For more information, please contact:
A.G. BARR |
01236 852400 |
Instinctif Partners |
020 7457 2020 |
|
Roger White, Chief Executive |
|
Justine Warren |
|
Alex Short, Finance Director |
|
Matthew Smallwood |
*The term "underlying" is not defined in IFRS and therefore may not be comparable with similarly titled measures reported by other companies. Underlying measures are not intended as a substitute for, or a superior measure to, IFRS measures.
Underlying earnings per share exclude the effect of exceptional items after tax on the basic earnings per share calculation. In the year to 26 January 2014 these exceptional items after tax represented a charge of £2,991,000 (2013: a charge of £3,058,000).
Reconciliations of underlying measures to IFRS measures for earnings per share in respect of each period are provided in the earnings per share note.
Chairman's Statement
The Group's results are again excellent, outperforming the U.K. soft drinks market and delivering growth in profit before tax and exceptional items of 9.6%; sales increased by 6.9% to £254.1m. It was an eventful year including the termination of the proposed merger with Britvic plc, which despite the initial recommendation of both Boards and eventual clearance by the Competition Commission, could not subsequently be agreed by both Boards. I reported last year that, despite the potential distraction of the Britvic deal, our priority remained on the business elements within our control - building brand equity, driving sales fundamentals, seeking efficiency gains and controlling costs and that is exactly what we have done. As a consequence, our business has had another strong financial year.
In addition to our efforts to deliver our financial plans, the business has also embarked on a number of structural improvement initiatives, outlined in more detail in the Operational Review which are designed to support the long term delivery of sustained business performance and maximisation of shareholder value. This is an exciting time for A.G. BARR, in which we aim to accelerate our growth, building on the strong platform we have created.
2013 also saw the completion of our initial investment in our new production and warehousing facilities at Milton Keynes. I am delighted that the first phase of this investment is now complete - on time and to budget - which was a significant achievement for all of the team and now equips us with a highly efficient and flexible site, increasing our capacity immediately and providing further scope for future growth.
Dividend
The Board is pleased to recommend a final dividend of 8.19p per share to give a total dividend for the year of 11.02p per share, a full year increase of 10.0% on the prior year reflecting the financial strength of the business and our confidence in the future.
Future Prospects
We continue to operate in challenging markets but our combination of great people, strong brands, proven business model, excellent asset base and growth potential gives us real confidence in our future prospects.
The markets in which we operate have performed relatively robustly despite the economic, regulatory and consumer related headwinds. However we are cognisant that we must remain vigilant to the fast pace of change in our markets and ensure we are fully focused on consumers. We face these challenges from a position of strength, with a clear growth strategy, well invested asset base, strong balance sheet and a committed and capable team.
People
I am delighted that Pam Powell joined the Board in November 2013. I welcome her experience and continued contribution following an established career in innovation and brand strategy in fast moving consumer goods and latterly within beverages through her nine year tenure at SAB Miller plc.

_TASKS_.
a. According to the A.G. BARR excerpt, what final dividend per share does the Board recommend?
b. Retype the portion of the A.G. BARR excerpt that begins at the words "For more information, please" and stops after the words "to, IFRS measures.".

_A block of data_.
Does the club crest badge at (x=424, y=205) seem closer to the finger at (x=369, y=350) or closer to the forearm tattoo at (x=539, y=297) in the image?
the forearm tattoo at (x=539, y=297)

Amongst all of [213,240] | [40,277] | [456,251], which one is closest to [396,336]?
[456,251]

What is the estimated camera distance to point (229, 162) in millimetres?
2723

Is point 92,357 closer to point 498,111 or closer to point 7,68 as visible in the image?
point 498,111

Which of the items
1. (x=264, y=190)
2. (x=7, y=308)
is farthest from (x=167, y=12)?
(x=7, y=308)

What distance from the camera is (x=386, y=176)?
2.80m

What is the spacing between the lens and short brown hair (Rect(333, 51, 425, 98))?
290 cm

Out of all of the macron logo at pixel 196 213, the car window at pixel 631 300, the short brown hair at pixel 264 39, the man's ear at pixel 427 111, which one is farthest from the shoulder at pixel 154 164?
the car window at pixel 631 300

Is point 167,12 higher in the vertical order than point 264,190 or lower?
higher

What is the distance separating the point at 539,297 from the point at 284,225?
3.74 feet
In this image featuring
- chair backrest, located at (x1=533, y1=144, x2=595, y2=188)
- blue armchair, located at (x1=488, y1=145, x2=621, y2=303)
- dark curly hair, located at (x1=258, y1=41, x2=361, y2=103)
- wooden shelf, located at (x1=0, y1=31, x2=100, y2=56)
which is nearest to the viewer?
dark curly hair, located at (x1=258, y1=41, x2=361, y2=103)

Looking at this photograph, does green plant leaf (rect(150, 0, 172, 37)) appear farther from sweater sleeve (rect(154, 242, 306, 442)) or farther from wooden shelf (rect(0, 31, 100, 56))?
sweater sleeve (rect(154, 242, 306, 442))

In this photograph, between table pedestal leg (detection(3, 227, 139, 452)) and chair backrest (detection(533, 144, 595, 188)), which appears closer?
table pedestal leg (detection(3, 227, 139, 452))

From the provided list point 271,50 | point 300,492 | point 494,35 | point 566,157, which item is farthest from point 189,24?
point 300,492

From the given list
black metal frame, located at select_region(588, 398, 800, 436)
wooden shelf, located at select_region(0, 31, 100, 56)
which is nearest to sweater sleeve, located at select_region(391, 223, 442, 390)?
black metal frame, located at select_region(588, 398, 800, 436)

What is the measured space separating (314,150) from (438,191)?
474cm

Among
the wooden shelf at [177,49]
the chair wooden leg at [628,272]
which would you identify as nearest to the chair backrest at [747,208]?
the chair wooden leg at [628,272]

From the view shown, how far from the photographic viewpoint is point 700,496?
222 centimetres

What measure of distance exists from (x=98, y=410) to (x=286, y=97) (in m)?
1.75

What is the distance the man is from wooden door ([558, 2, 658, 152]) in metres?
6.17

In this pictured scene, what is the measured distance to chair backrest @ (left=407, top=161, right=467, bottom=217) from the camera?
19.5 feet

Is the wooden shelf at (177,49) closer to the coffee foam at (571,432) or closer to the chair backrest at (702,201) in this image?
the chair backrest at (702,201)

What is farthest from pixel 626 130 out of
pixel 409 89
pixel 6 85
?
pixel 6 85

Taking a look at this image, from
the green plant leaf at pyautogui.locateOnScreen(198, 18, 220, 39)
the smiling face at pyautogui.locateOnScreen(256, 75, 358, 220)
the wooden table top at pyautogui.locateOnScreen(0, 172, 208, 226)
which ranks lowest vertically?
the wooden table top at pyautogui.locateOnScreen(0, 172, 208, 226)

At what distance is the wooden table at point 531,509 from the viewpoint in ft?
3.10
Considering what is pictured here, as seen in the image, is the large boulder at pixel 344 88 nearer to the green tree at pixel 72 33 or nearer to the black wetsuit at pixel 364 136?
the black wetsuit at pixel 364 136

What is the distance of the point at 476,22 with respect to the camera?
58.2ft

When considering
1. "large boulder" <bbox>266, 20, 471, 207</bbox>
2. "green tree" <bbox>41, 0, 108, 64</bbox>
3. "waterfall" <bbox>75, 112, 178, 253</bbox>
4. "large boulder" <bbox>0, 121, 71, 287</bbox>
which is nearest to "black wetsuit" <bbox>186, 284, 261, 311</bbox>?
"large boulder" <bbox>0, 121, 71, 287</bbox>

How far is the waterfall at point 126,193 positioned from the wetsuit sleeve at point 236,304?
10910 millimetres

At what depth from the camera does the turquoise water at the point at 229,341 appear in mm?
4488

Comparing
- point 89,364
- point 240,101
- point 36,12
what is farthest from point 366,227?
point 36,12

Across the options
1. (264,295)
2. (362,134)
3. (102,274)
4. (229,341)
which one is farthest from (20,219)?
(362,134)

_ANSWERS TO THE EXERCISES_.
a. 8.19p per share

b.
For more information, please contact:
A.G. BARR |
01236 852400 |
Instinctif Partners |
020 7457 2020 |
|
Roger White, Chief Executive |
|
Justine Warren |
|
Alex Short, Finance Director |
|
Matthew Smallwood |
*The term "underlying" is not defined in IFRS and therefore may not be comparable with similarly titled measures reported by other companies. Underlying measures are not intended as a substitute for, or a superior measure to, IFRS measures.